- Recent research from the University of Montreal has developed a novel neurocomputational model of the human brain that could provide advances in artificial intelligence.
- This novel model elucidates how the brain acquires advanced cognitive abilities and has the potential to further neural artificial intelligence (AI) research.
- The research uncovered two critical mechanisms for multilayer cognitive development in biological brain networks.
- The team is currently thinking about combining biological and social features, and they have already created the first simulation of two whole brains communicating.
A new neurocomputational model of the human brain has been introduced in recent research from the University of Montreal. This new model sheds more light on how the brain develops sophisticated cognitive abilities and has the potential to boost neural artificial intelligence (AI) research.
Development of the neurocomputational model
The findings were published in the journal Proceedings of the National Academy of Sciences on September 19th (PNAS). An international team of researchers from the Institut Pasteur and Sorbonne Université in Paris, the CHU Sainte-Justine, Mila — Quebec Artificial Intelligence Institute, and Université de Montréal carried out the study.
The paper outlines brain development at three levels of the information processing hierarchy:
- Sensorimotor Level: Investigates how the brain’s inner activity learns and correlates patterns from perception with action.
- Cognitive Level: Investigates how the brain contextually integrates certain patterns.
- Conscious Level: Considers how the brain alienates from the outside environment and manipulates previously learned patterns (through memory) that are no longer accessible to perception.
Because the model focuses on the interaction of two fundamental forms of learning, the new research gives greater insight into the key mechanisms driving cognition. The first type of learning is Hebbian learning, which is linked to statistical regularity, such as repetition. The second type of learning is reinforcement learning, which is linked to reward and the dopamine neurotransmitter.

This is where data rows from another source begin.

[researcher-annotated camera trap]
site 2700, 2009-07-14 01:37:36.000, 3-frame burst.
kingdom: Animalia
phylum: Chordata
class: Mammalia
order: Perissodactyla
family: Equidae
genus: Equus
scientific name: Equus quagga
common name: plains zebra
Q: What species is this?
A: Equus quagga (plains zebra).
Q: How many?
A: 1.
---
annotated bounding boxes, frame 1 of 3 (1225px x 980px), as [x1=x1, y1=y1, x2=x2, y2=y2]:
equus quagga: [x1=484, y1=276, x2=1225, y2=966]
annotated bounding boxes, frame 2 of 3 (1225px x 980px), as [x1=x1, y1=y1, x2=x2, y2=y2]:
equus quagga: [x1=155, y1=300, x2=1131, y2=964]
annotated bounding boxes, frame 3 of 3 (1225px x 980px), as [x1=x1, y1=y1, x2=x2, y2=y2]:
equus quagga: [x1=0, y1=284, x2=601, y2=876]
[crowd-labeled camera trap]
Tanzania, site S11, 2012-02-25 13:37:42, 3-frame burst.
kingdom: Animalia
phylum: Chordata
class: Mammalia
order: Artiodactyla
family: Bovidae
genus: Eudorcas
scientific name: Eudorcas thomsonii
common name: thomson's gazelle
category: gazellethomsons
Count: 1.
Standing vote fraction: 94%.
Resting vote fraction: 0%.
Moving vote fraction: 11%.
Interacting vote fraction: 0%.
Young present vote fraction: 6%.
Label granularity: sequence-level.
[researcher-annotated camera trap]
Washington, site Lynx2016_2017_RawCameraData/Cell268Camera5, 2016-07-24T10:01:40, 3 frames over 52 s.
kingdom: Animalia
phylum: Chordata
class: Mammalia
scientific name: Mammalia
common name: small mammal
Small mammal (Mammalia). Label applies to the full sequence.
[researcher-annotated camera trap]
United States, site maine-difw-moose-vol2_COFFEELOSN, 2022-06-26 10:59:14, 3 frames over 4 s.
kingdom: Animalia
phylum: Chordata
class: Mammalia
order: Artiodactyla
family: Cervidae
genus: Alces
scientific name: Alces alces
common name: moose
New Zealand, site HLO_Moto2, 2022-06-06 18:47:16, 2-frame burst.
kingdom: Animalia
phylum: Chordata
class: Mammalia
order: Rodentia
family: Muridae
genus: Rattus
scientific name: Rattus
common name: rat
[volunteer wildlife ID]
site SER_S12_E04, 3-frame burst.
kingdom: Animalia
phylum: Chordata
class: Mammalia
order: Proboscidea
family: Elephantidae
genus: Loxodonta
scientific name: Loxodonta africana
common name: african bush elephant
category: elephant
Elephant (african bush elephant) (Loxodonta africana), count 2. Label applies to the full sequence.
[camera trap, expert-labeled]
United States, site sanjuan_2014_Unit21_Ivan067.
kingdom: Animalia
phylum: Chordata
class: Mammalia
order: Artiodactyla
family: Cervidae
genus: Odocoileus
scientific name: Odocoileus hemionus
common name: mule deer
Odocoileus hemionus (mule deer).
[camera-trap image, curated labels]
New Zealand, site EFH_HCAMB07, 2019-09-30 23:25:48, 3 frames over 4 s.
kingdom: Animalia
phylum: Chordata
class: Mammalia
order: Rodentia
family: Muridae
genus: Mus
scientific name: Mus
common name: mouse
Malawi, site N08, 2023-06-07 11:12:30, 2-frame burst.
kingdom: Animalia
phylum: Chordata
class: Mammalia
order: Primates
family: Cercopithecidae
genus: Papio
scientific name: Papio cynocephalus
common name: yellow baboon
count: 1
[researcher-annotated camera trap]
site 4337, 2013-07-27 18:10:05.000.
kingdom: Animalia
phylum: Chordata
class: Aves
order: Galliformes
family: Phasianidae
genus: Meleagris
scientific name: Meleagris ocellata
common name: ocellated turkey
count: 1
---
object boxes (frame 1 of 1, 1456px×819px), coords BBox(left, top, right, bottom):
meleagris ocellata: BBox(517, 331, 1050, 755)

The newly built model handles three tasks of increasing complexity across the stages, and each time, the team included a new fundamental mechanism, which aided its advancement. The findings revealed two key pathways for multilayer cognitive growth in biological brain networks:
- Synaptic Epigenesis: Hebbian learning occurs on a local basis, whereas reinforcement learning occurs on a global scale.
- Self-Organized Dynamics: Neuronal activity that is spontaneous and has a balanced excitatory/inhibitory ratio.
How can this study improve artificial intelligence?
Guillaume Dumas is a member of the team as well as an assistant professor of computational psychiatry at UdeM and a primary investigator at the CHU Sainte-Justine Research Center. As he put it, “Our model demonstrates how the neuro artificial intelligence convergence highlights biological mechanisms and cognitive architectures that can fuel the development of the next generation of artificial intelligence and even ultimately lead to artificial consciousness.”
Dumas believes that in order to do this, they may need to incorporate the social components of cognition. The team is currently considering merging biological and social elements, and they have already produced the first simulation of two whole brains interacting.
The researchers hope that by grounding future computer models in biological and social reality, they will obtain a better understanding of the fundamental principles driving cognition. They also hope it will serve as a link between artificial intelligence and the human brain.